> **The problem**:
These entries are to be retyped in full, word for word.

> **Dataset records**:
——————————

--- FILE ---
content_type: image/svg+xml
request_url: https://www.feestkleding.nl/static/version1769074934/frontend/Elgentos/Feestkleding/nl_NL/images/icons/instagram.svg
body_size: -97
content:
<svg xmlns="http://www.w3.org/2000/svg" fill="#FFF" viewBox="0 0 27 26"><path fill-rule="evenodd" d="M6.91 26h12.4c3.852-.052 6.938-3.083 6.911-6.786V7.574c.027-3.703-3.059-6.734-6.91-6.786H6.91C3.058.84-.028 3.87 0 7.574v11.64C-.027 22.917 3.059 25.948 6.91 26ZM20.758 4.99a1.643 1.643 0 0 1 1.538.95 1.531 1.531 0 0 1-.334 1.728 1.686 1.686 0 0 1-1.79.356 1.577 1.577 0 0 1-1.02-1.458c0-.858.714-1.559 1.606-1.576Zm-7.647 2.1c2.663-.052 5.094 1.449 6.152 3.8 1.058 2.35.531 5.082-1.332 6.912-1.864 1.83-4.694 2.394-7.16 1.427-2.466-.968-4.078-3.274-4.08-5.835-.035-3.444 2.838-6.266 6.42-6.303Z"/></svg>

——————————

> **Your solution**:
--- FILE ---
content_type: image/svg+xml
request_url: https://www.feestkleding.nl/static/version1769074934/frontend/Elgentos/Feestkleding/nl_NL/images/icons/instagram.svg
body_size: -97
content:
<svg xmlns="http://www.w3.org/2000/svg" fill="#FFF" viewBox="0 0 27 26"><path fill-rule="evenodd" d="M6.91 26h12.4c3.852-.052 6.938-3.083 6.911-6.786V7.574c.027-3.703-3.059-6.734-6.91-6.786H6.91C3.058.84-.028 3.87 0 7.574v11.64C-.027 22.917 3.059 25.948 6.91 26ZM20.758 4.99a1.643 1.643 0 0 1 1.538.95 1.531 1.531 0 0 1-.334 1.728 1.686 1.686 0 0 1-1.79.356 1.577 1.577 0 0 1-1.02-1.458c0-.858.714-1.559 1.606-1.576Zm-7.647 2.1c2.663-.052 5.094 1.449 6.152 3.8 1.058 2.35.531 5.082-1.332 6.912-1.864 1.83-4.694 2.394-7.16 1.427-2.466-.968-4.078-3.274-4.08-5.835-.035-3.444 2.838-6.266 6.42-6.303Z"/></svg>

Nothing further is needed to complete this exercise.